**** Provided data ****

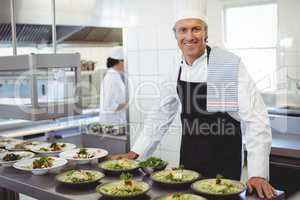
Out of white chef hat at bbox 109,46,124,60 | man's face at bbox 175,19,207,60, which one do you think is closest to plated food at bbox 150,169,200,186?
man's face at bbox 175,19,207,60

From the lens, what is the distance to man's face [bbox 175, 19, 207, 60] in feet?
7.90

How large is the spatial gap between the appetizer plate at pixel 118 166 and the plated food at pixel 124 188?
0.62ft

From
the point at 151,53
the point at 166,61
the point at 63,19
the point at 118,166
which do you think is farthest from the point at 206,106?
the point at 63,19

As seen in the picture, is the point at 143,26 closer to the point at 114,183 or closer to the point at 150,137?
the point at 150,137

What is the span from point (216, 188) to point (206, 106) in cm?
85

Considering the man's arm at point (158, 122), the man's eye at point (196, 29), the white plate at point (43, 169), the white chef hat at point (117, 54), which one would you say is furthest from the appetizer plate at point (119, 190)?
the white chef hat at point (117, 54)

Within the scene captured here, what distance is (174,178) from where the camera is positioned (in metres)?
1.91

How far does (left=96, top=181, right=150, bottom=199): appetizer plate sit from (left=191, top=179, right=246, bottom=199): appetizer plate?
0.23m

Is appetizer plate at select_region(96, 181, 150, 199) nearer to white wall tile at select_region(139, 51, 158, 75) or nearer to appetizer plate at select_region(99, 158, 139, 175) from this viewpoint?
appetizer plate at select_region(99, 158, 139, 175)

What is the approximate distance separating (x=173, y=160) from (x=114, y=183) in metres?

****

Please rewrite the records as a Markdown table with the columns Row and Line, starting at the line that contains "Is appetizer plate" and ending with the last line of the records, both included and blank lines left out.

| Row | Line |
|---|---|
| 1 | Is appetizer plate at select_region(96, 181, 150, 199) nearer to white wall tile at select_region(139, 51, 158, 75) or nearer to appetizer plate at select_region(99, 158, 139, 175) from this viewpoint? |
| 2 | appetizer plate at select_region(99, 158, 139, 175) |
| 3 | What is the approximate distance separating (x=173, y=160) from (x=114, y=183) in metres? |